Harry knew Lyanna was lying the moment she smiled.

The mirror shimmered softly in his hands, its surface alive with pale blue light, and Lyanna's image stood within it—armored, composed, a queen carved from winter itself. Her words were steady, her voice firm.

"We're holding," she said. "The dead fall faster than they rise. You should rest."

Harry said nothing at first.

He had lived with Lyanna too long to be fooled by calm words. He had learned the subtle tells long before crowns and wars—how her shoulders stiffened when she braced herself, how her eyes lingered a fraction too long on the horizon when fear clawed at her spine. Even now, her smile did not reach her eyes.

Behind her, he saw it.

Dark circles beneath hardened faces. Warriors who stood alert even while standing still. Men and women who had slept with weapons in their hands for too many nights in a row. Harry could feel it through the mirror—the fatigue clinging to them like frost.

"You're tired," he said quietly.

Lyanna's smile faltered for a heartbeat. Just one.

"We all are," she replied. "That doesn't mean we're losing."

Harry exhaled slowly. "Lyanna."

She met his gaze then—truly met it—and for a moment the queen cracked, just enough for the woman beneath to show.

"I don't want you to worry," she admitted. "You're still recovering."

"I know," Harry said. "That's why you're lying."

Silence stretched between them, broken only by the faint hiss of the enchanted fire in Harry's chamber.

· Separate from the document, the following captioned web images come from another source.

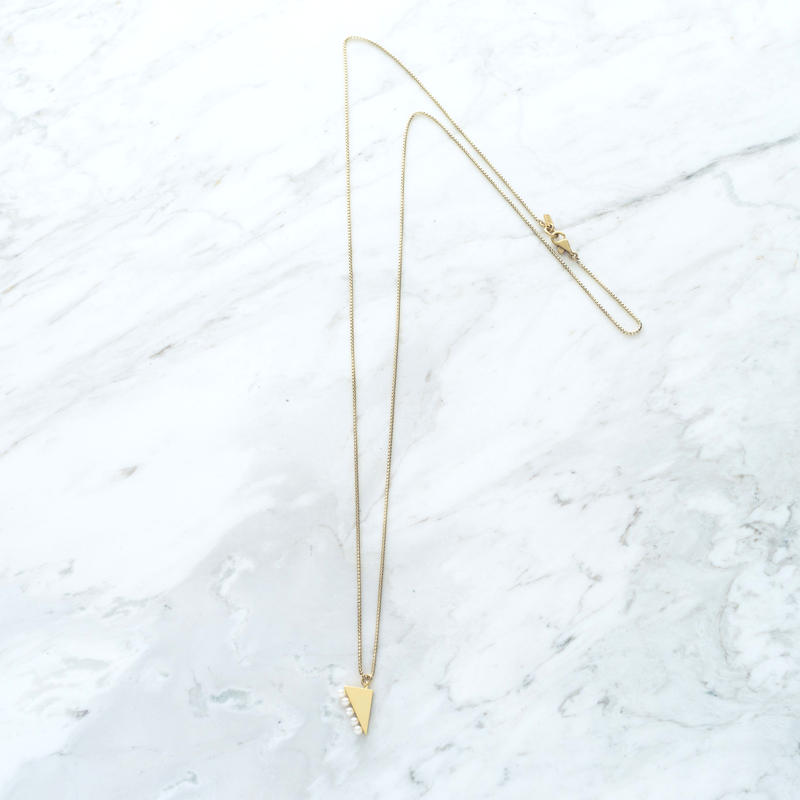 Graphic long necklace (Pearl)
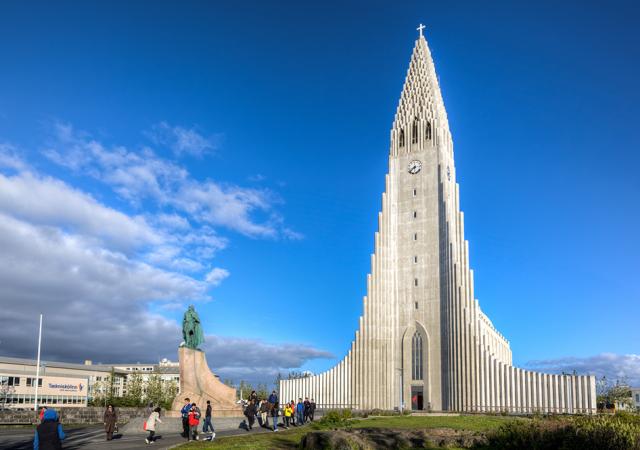 何これ!?北欧の国・アイスランドに佇むナゾの巨大建造物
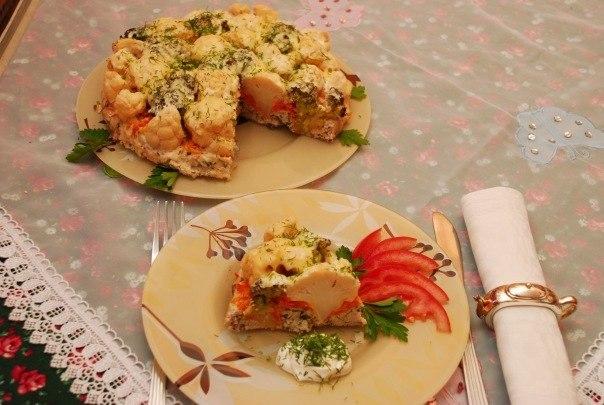 Запеченый торт из куриного фарша и цветной капусты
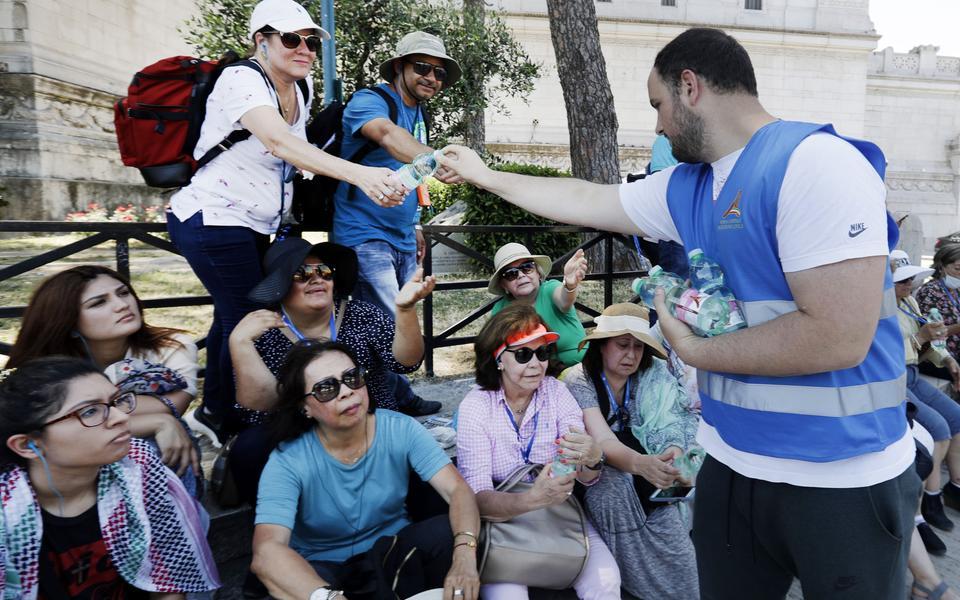 4b926064 En frivillig delar ut vatten till turister i Rom. Man har beslutat att dela  ut vatten till utsatta personer i Rom under de varmaste timmarna.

Lyanna closed her eyes. When she opened them again, they glistened. "The White Walkers are learning," she said softly. "They're patient now. They don't rush. They wait. They starve us. They test us."

Harry's jaw tightened.

"And you didn't think I should know?"

"I thought you should heal," she snapped, then immediately softened. "Harry… if something happened to you because you pushed yourself—"

"—something will happen to you if I don't," he finished.

She did not argue that.

Harry glanced aside, where Sirius sat cross-legged on the floor, listening far more quietly than a six-year-old ever should. The boy's emerald eyes flicked between his parents, sharp and knowing.

"You're going," Sirius said.

It was not a question.

Harry knelt and rested a hand on his son's shoulder. "I am."

Sirius nodded once. No tears. Just faith.

"You'll win," the boy said. "You always do."

Harry smiled faintly. "This time, I won't be winning alone."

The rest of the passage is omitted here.